You are here

Unison launches judicial review of NHS reform

25 August 2010

Public service union Unison has applied for judicial review, claiming the government is failing to consult properly about its radical proposals for reform of the NHS.

The union claims that health secretary Andrew Lansley’s White Paper published in July, which would give GPs much greater control over services, amounted to the most fundamental changes to the way the NHS operated since it was created.

A spokeswoman for Unison said that the day after the White Paper was published NHS chief executive Sir David Nicholson wrote to all NHS chief executives asking them to start implementing the proposals immediately.

In its application for judicial review, lodged at the High Court earlier this week, Unison argued that the NHS constitution gave the public the right to be consulted and the partnership agreement between the Department of Health and unions provided for early discussion and dialogue.

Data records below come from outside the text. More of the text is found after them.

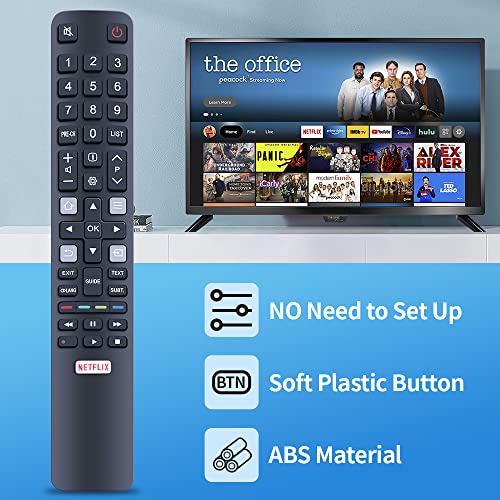 TCNOUMT Replacement TCL ARC802N RC802N YUI1TV Remote Control for TCL Thomson 4K LCD LED Smart TV RC802N YA12 32DS520 40S6000FS 49DP600 49S6000FS 50DP600 F43S5916 H32S5916 - Image 3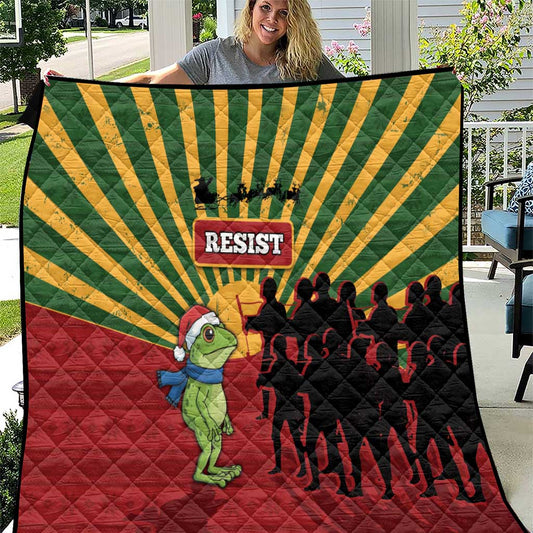 Merry Resistmas Quilt Resist Portland Frog DT05
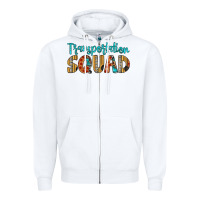 White transportation squad Zipper Hoodie - Artiststas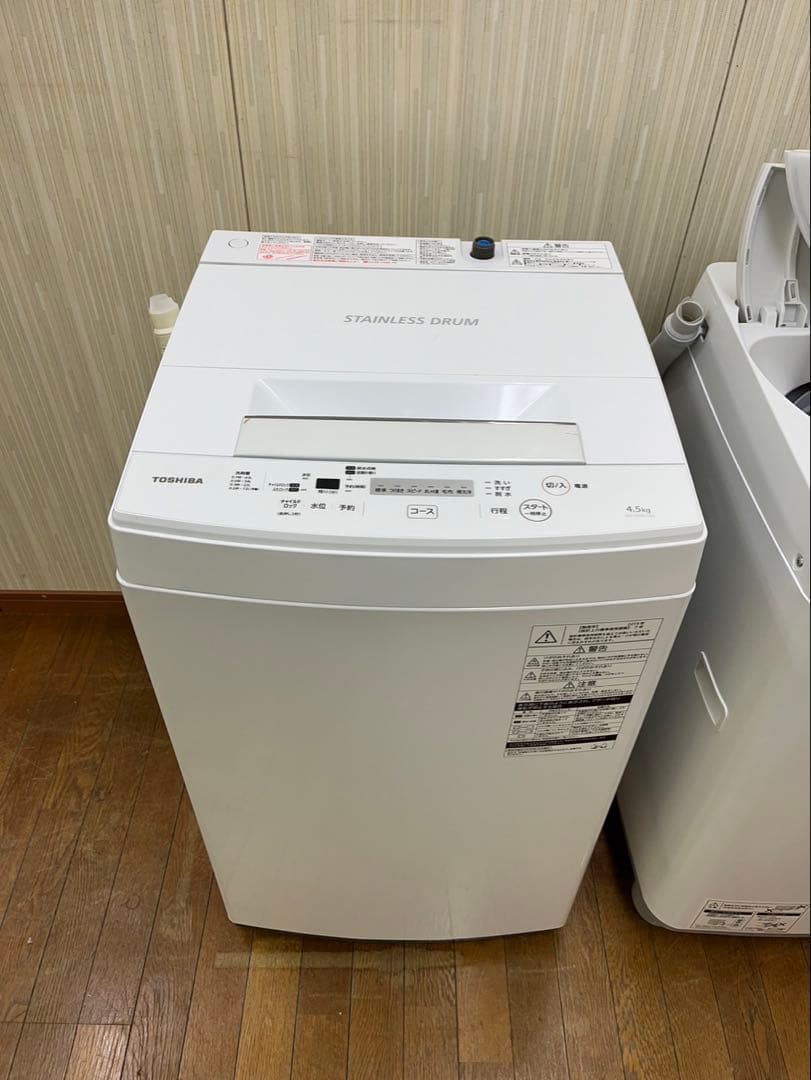 4.5kg TOSHIBA 2019年 AW-45M7 縦型洗濯機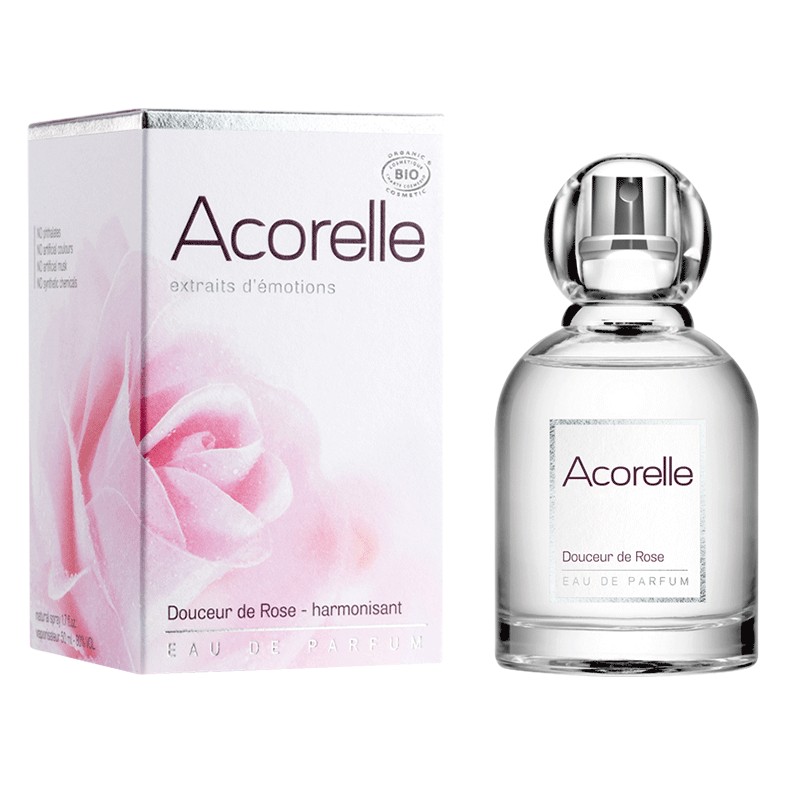 Eau de Parfum Bio Certifiée Douceur de Rose 50ML | Acorelle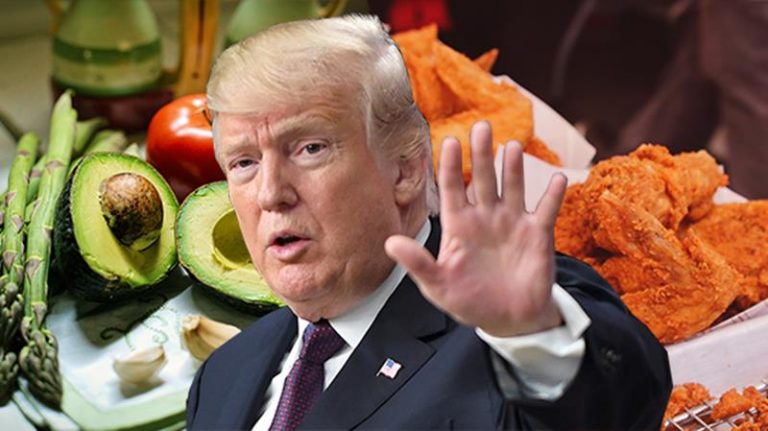 Oferta de un millón de dólares a Trump, si se hace vegano por un mes 4 Oferta de un millón de dólares a Trump, si se hace vegano por un mes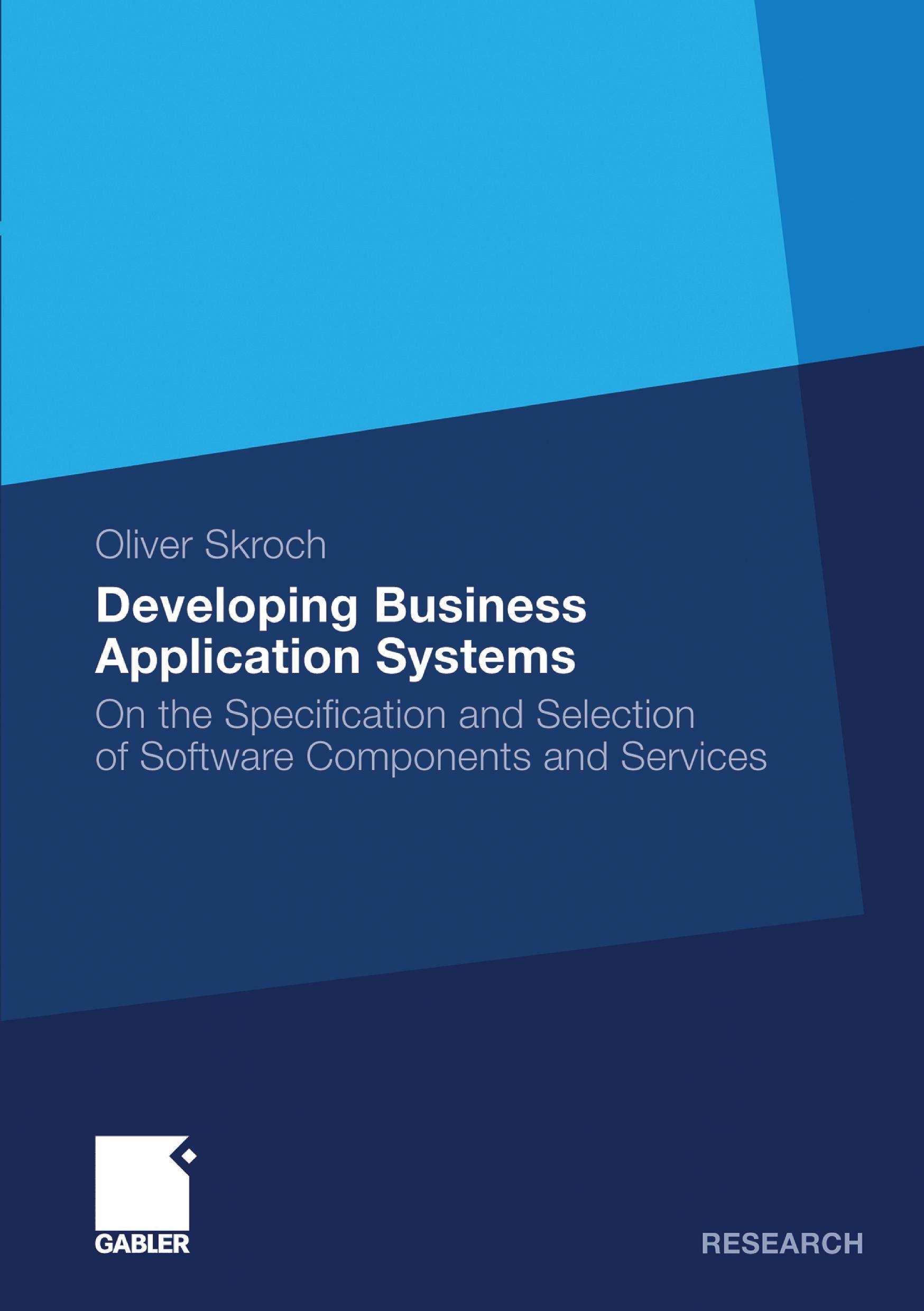 Vorderes Coverbild Developing Business Application Systems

The union further argued that there was a ‘legitimate expectation’ that the proposals would be subject to consultation and section 242 of the NHS Act put all NHS bodies under a duty to consult.

A spokeswoman for the NHS said: “The government is engaging fully with the public, healthcare professionals, local authorities and unions on how its proposals will be implemented.

“The government has already launched public consultations, on specific elements of the White Paper, and further documents will be published this year.

“NHS chief executive, David Nicholson, has written to encourage the NHS to begin locally led consultations and take first steps on the implementation of the White Paper, without pre-empting the wider consultation.”

Leigh Day & Co is acting for Unison.